I have a 1999 Mercury Tracer with a 2.0 engine. 149,000 miles on the engine. Here is the trouble, it overheats at low driving speeds. My temp stays normal at idle in the driveway, normal at speeds of 35/45/55 or more. After about 10-15 minutes of driving around 25-30MPH though, the temp climbs steadily and approaches the red line. I checked my oil level and coolant level. Both of them appear to be fine. I have not noticed any leaks from the water pump area and cannot see any coolant in my driveway.
Could it be the thermostat is stuck closed? Air bubble in my coolant?
I have NOT pressure tested it yet, but I will be doing that this evening.
Any thoughts and advice are welcome!
Thank you!
Slow and stopped overheating normally indicates a failing (or failed) fan thermostat, or a bad cooling fan.

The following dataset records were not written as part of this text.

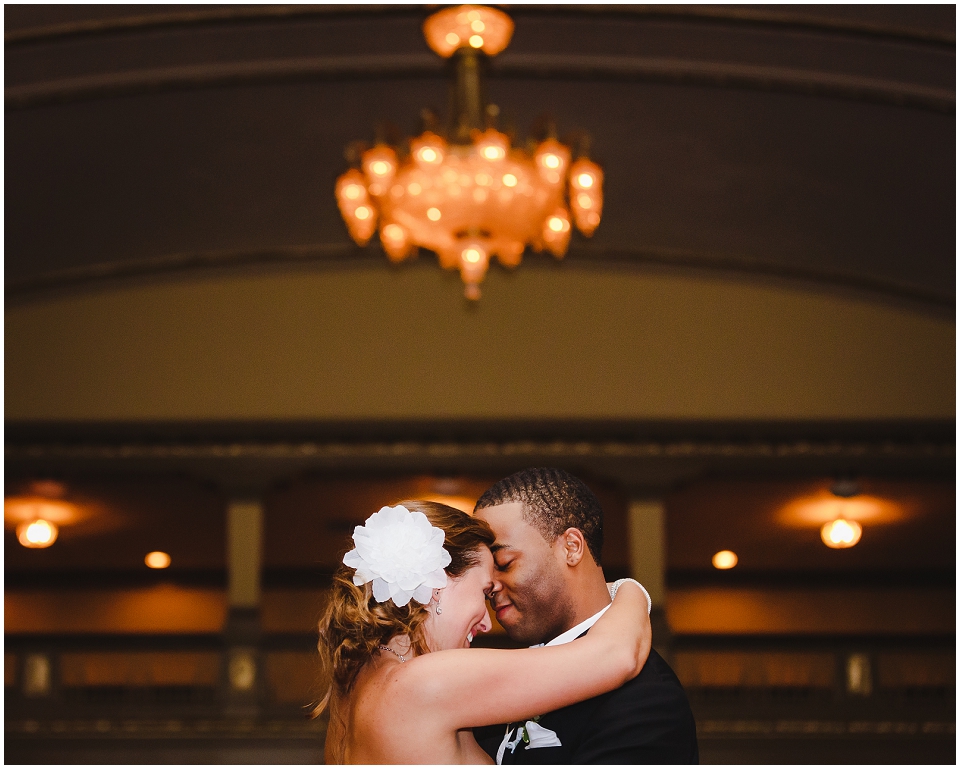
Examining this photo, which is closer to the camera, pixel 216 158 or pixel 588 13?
pixel 588 13

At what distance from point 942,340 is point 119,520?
9434mm

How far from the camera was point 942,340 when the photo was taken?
34.1 ft

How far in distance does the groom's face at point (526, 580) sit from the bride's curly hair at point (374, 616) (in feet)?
0.16

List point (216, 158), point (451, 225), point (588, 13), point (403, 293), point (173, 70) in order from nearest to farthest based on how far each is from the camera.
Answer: point (451, 225) < point (588, 13) < point (173, 70) < point (216, 158) < point (403, 293)

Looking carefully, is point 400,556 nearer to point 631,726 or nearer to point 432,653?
point 432,653

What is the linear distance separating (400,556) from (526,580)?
30 centimetres

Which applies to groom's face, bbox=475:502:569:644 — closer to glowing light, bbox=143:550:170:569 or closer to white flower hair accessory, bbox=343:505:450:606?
white flower hair accessory, bbox=343:505:450:606

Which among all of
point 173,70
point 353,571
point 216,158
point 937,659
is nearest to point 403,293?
point 216,158

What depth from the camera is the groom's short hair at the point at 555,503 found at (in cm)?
235

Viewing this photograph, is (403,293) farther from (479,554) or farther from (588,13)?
(479,554)

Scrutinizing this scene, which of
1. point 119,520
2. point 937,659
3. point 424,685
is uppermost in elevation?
point 119,520

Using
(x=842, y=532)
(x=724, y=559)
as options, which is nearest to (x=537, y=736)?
(x=842, y=532)

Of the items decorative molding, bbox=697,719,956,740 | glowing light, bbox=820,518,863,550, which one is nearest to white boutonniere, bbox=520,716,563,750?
decorative molding, bbox=697,719,956,740

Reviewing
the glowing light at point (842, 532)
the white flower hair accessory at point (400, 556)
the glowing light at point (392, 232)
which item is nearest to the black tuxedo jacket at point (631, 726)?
the white flower hair accessory at point (400, 556)
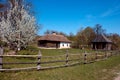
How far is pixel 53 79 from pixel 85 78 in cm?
228

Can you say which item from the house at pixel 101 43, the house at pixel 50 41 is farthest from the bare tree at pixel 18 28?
the house at pixel 101 43

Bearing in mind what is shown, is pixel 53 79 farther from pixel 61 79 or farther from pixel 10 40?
pixel 10 40

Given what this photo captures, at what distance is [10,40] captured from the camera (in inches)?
853

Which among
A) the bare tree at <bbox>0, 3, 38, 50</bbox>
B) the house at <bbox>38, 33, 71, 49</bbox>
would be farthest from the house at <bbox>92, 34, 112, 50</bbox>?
the bare tree at <bbox>0, 3, 38, 50</bbox>

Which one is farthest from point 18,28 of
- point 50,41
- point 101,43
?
point 101,43

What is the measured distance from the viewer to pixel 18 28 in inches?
862

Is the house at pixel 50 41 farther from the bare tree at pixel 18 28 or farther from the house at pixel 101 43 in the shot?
the bare tree at pixel 18 28

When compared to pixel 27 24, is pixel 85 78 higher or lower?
lower

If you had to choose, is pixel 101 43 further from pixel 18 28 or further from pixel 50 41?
pixel 18 28

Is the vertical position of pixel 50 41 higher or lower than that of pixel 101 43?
higher

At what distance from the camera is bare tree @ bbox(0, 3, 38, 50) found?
70.7 feet

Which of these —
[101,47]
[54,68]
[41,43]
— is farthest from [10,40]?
[101,47]

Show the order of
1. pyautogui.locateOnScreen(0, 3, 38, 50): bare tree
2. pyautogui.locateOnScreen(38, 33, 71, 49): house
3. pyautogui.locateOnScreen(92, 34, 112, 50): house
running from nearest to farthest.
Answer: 1. pyautogui.locateOnScreen(0, 3, 38, 50): bare tree
2. pyautogui.locateOnScreen(38, 33, 71, 49): house
3. pyautogui.locateOnScreen(92, 34, 112, 50): house

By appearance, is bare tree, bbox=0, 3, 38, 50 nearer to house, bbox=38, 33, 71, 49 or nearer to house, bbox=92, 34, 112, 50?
house, bbox=38, 33, 71, 49
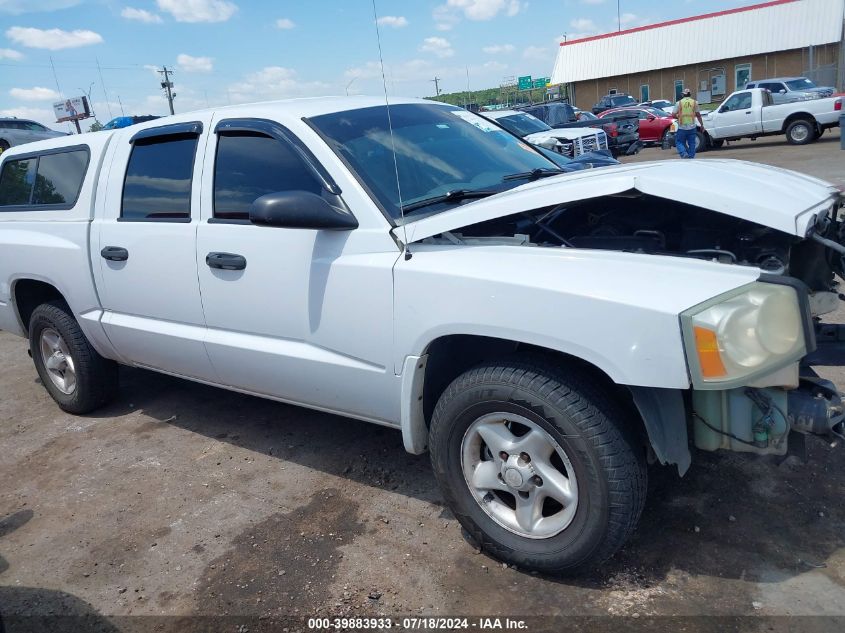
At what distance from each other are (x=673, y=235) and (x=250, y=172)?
2.08 metres

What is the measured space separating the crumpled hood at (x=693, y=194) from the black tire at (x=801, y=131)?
1875 centimetres

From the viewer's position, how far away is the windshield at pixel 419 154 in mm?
3203

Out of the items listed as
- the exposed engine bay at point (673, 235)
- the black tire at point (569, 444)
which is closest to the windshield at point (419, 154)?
the exposed engine bay at point (673, 235)

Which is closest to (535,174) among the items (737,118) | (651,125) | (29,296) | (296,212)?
(296,212)

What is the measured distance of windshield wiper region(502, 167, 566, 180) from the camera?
3.62 m

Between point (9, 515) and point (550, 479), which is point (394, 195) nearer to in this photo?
point (550, 479)

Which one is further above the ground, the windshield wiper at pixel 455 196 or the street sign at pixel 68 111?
the street sign at pixel 68 111

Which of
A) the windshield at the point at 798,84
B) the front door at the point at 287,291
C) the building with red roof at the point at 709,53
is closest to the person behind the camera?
the front door at the point at 287,291

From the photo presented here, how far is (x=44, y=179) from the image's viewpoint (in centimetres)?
477

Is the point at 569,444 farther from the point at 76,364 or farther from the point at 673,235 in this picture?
the point at 76,364

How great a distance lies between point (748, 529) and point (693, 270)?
1269mm

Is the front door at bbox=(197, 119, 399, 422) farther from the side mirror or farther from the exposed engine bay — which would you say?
the exposed engine bay

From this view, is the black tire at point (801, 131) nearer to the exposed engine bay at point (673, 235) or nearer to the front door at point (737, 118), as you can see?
the front door at point (737, 118)

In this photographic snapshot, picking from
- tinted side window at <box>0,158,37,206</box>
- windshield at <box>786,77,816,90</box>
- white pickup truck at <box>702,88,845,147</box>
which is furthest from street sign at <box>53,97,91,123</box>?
windshield at <box>786,77,816,90</box>
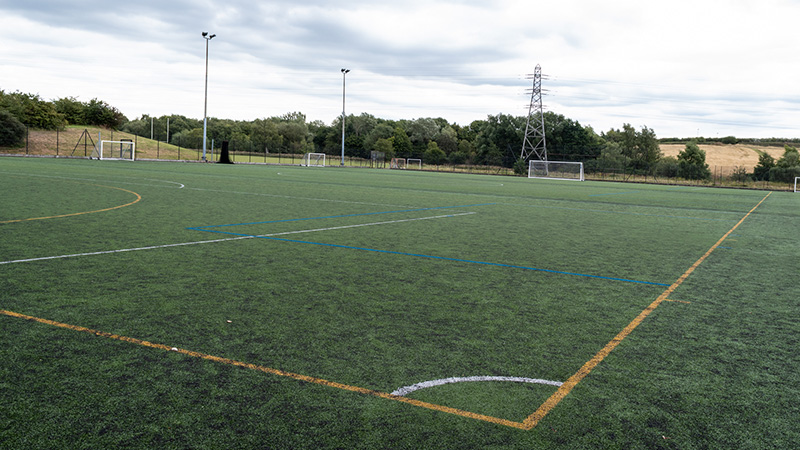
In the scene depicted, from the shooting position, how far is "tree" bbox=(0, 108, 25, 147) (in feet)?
168

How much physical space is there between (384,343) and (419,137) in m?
115

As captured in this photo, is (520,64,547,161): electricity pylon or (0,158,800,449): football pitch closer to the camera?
(0,158,800,449): football pitch

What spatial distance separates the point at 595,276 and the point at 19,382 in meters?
5.72

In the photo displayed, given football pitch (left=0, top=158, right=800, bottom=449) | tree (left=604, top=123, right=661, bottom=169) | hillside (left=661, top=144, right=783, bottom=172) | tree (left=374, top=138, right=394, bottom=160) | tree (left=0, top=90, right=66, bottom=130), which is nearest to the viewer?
football pitch (left=0, top=158, right=800, bottom=449)

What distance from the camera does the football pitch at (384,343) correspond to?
2.94m

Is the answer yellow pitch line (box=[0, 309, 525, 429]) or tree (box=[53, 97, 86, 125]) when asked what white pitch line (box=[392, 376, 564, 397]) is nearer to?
yellow pitch line (box=[0, 309, 525, 429])

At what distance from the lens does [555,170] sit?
57.3m

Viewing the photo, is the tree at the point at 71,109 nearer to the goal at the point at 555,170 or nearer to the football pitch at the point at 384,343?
the goal at the point at 555,170

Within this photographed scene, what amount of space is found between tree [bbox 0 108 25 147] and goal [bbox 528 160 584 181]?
151 feet

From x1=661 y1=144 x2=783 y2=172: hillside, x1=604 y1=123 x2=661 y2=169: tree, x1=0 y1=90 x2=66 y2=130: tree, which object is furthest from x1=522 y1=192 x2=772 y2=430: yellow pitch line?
x1=661 y1=144 x2=783 y2=172: hillside

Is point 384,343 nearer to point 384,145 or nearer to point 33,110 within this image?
point 33,110

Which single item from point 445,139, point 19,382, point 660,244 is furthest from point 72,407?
point 445,139

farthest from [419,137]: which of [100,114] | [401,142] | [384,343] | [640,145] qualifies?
[384,343]

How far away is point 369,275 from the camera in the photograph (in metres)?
6.57
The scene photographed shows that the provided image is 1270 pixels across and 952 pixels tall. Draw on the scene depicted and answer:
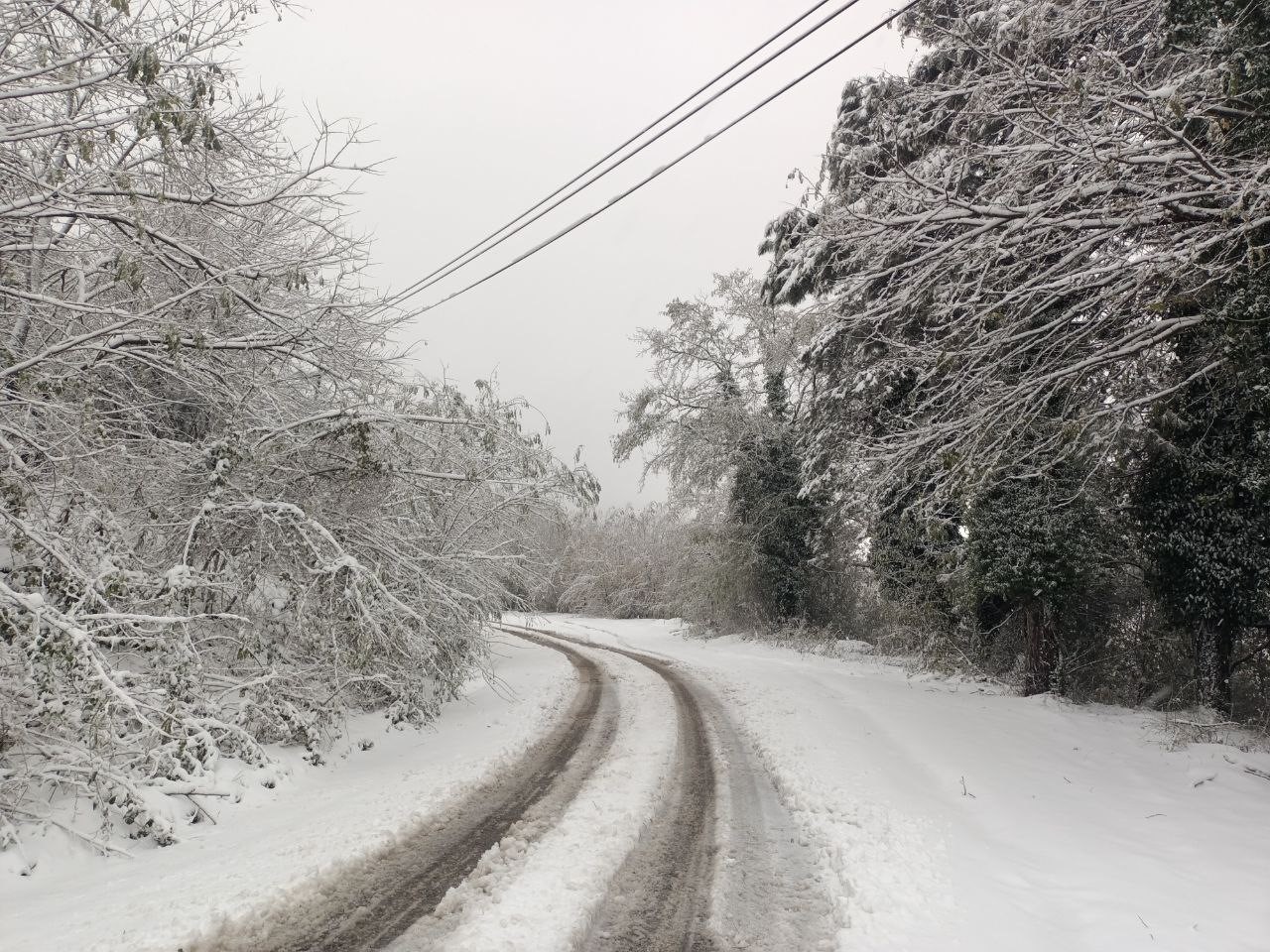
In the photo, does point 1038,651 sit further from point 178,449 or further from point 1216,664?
point 178,449

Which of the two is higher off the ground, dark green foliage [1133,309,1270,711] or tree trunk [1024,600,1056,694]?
dark green foliage [1133,309,1270,711]

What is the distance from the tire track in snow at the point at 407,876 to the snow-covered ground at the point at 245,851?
0.17 meters

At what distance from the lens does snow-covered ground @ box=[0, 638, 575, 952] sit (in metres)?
3.71

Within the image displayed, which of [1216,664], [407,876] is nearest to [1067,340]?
[1216,664]

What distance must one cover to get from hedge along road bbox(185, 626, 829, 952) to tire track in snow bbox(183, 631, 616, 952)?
0.01 m

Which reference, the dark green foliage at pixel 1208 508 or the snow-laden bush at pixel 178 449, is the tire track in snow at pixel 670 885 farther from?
the dark green foliage at pixel 1208 508

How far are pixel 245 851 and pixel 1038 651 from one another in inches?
426

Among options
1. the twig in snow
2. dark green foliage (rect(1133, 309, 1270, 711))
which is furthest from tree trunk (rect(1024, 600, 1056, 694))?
the twig in snow

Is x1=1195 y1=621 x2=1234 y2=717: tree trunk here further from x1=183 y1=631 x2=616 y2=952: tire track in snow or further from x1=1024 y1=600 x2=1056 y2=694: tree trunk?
x1=183 y1=631 x2=616 y2=952: tire track in snow

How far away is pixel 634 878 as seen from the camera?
14.4 feet

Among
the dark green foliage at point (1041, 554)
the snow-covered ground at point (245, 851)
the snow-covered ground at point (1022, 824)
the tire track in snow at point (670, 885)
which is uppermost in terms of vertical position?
the dark green foliage at point (1041, 554)

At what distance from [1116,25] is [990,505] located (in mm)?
6224

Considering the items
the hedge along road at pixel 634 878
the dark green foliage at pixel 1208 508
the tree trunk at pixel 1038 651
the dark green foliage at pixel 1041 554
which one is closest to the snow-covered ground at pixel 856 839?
the hedge along road at pixel 634 878

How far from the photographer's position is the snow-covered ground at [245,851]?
3705 mm
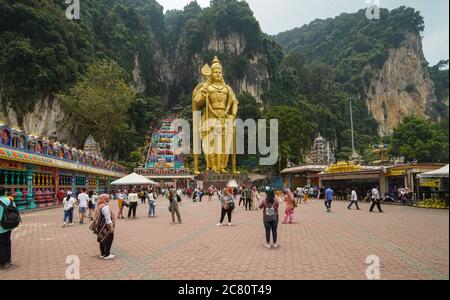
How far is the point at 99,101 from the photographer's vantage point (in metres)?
32.9

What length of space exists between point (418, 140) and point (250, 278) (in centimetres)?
4049

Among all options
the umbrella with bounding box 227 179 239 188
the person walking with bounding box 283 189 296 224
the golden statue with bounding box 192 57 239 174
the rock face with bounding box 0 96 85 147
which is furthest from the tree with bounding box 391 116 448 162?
the rock face with bounding box 0 96 85 147

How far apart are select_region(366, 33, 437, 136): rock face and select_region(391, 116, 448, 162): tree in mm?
39392

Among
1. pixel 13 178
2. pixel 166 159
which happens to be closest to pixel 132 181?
pixel 13 178

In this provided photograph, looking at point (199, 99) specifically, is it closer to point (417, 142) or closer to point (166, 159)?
point (166, 159)

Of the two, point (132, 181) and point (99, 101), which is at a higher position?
point (99, 101)

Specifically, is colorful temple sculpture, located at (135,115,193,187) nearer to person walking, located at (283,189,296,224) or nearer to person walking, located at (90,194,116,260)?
person walking, located at (283,189,296,224)

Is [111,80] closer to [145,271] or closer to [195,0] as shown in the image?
[145,271]

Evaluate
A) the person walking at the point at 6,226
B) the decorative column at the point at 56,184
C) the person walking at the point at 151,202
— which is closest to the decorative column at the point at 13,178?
the decorative column at the point at 56,184

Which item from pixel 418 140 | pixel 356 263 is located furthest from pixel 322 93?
pixel 356 263

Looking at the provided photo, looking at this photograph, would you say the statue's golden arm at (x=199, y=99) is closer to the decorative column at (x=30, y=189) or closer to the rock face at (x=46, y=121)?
the rock face at (x=46, y=121)

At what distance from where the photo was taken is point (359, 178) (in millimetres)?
22844

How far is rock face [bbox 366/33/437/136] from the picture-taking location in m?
78.9

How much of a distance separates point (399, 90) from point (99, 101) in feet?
237
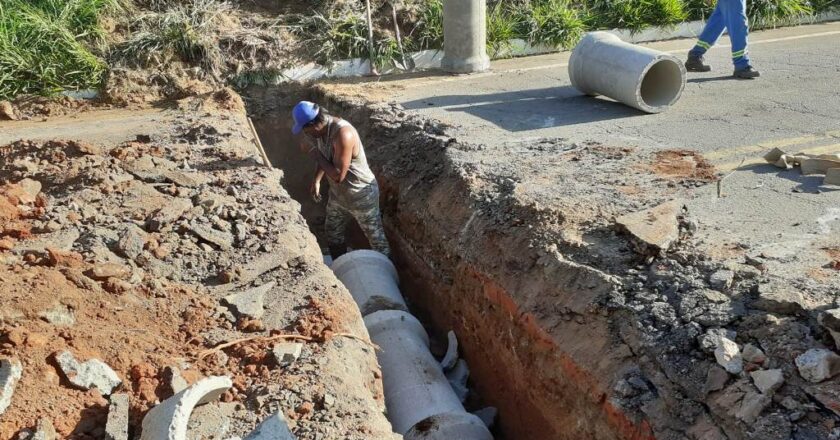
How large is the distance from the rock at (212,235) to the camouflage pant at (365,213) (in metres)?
1.74

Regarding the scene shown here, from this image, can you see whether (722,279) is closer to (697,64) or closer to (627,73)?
(627,73)

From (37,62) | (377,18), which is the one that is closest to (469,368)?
(377,18)

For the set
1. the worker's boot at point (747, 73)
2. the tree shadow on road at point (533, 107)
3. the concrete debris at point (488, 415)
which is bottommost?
the concrete debris at point (488, 415)

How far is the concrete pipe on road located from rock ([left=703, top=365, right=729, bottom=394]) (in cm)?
291

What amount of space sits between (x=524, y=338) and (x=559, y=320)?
1.35 feet

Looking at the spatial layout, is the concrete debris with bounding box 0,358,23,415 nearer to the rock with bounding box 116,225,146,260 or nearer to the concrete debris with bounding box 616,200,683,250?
the rock with bounding box 116,225,146,260

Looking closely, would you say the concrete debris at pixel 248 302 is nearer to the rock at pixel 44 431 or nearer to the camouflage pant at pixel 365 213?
the rock at pixel 44 431

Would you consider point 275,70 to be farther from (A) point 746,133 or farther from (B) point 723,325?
(B) point 723,325

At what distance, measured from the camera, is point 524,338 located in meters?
5.15

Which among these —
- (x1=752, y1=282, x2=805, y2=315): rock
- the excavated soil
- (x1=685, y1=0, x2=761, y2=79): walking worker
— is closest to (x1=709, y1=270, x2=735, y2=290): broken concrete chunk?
(x1=752, y1=282, x2=805, y2=315): rock

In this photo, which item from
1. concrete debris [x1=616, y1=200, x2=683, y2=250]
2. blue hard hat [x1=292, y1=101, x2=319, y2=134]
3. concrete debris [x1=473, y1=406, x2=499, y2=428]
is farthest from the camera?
blue hard hat [x1=292, y1=101, x2=319, y2=134]

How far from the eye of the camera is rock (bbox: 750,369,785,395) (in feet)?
12.0

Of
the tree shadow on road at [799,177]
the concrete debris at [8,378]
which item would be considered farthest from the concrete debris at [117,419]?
the tree shadow on road at [799,177]

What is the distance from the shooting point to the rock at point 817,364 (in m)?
3.58
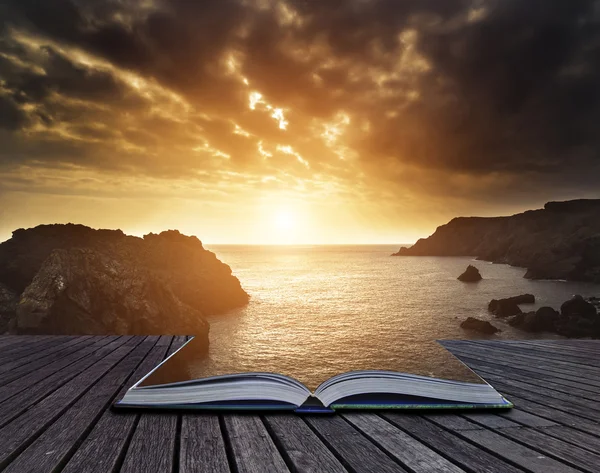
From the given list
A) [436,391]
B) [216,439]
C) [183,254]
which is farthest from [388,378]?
[183,254]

With engine and ignition off (and engine cool to avoid injury), try disconnecting the radiator fan electrical from the wiring harness. You may have to fabricate something to test it with, but try and apply battery power directly to the fan. If it powers up, then the problem is the fan thermostat.
Chase
I strolled to the parking lot here at my office and started the car. It ran and then the fan come on. So, the fan appears to be working. I am confident that the fan has been running while driving as well.
How long have you ever let it idle to see whether it would overheat or not? Sitting at idle it can take a really long time. Driving is a whole different story since everything is working harder.
I’m going to venture a guess on a partially clogged radiator. Basically, at higher speeds you’re ramming a lot more air through it just by the movement - much more than the fan can do. So even if flow thru the radiator is poor, the airflow still allows it to keep up.
You could also have a deteriorating water pump. You should have gotten a new one of those back at 120K with a timing belt. Did you?
It would be helpful to know things about the maintenance history of the cooling system, including the age of the thermostat & radiator cap.
Radiator cap is original to the car as well as the thermostat. Timing belt was replaced at 135k miles. Other than that, I have not done much with the cooling system.
"I have not done much with the cooling system. "
mmmm…that’s bad.
I’d check out the local yellow pages & see whether or not there is a local automotive “radiator shop.” Just bring it to them and ask them to do a full checkup & round of maintenance on the cooling system. (This should include a new thermostat & rad cap). The alternative is to let it go until you overheat it enough to wreck the head/block.
Then start following the maintenance schedule for the cooling system. Letting it get out of whack can easily be an engine killer.
I will have it checked out. I pressure tested and that came back fine. I also used an infrared thermometer to check the hose temps and they both came back at normal temp levels. When looking at my temp sensor though, I should have been noticing boiling in the radiator. I will have the radiator flushed, new cap, and maybe even replace the temp sensor. It may not be running as ‘hot’ as the gauge is reading. Thanks for the advice!
Yes people forget that radiators have a lifespan too…Especially when peeps use tap water in their coolant. I have replaced countless clogged radiators (due to calcifation sp…lol anyway the calcium or minerals in the water)…that once were fine and then all of a sudden…bam…overheating, unable to shed enough heat by themselves. Feel your radiator fins…it should be uniformly hot all over no cool or cold spots while u have a hot engine…thats another giveaway.
Keep in mind that radiators do go bad tho…I replaced too many to count so dont beat yourself up if you need to buy one…for that vehicle it should be round 120 for the rad.
ALSO if you did your T-belt w/o the water pump then you have a time bomb on your hands…IF your T-belt rides on the water pump…mite not…ususally does tho these days.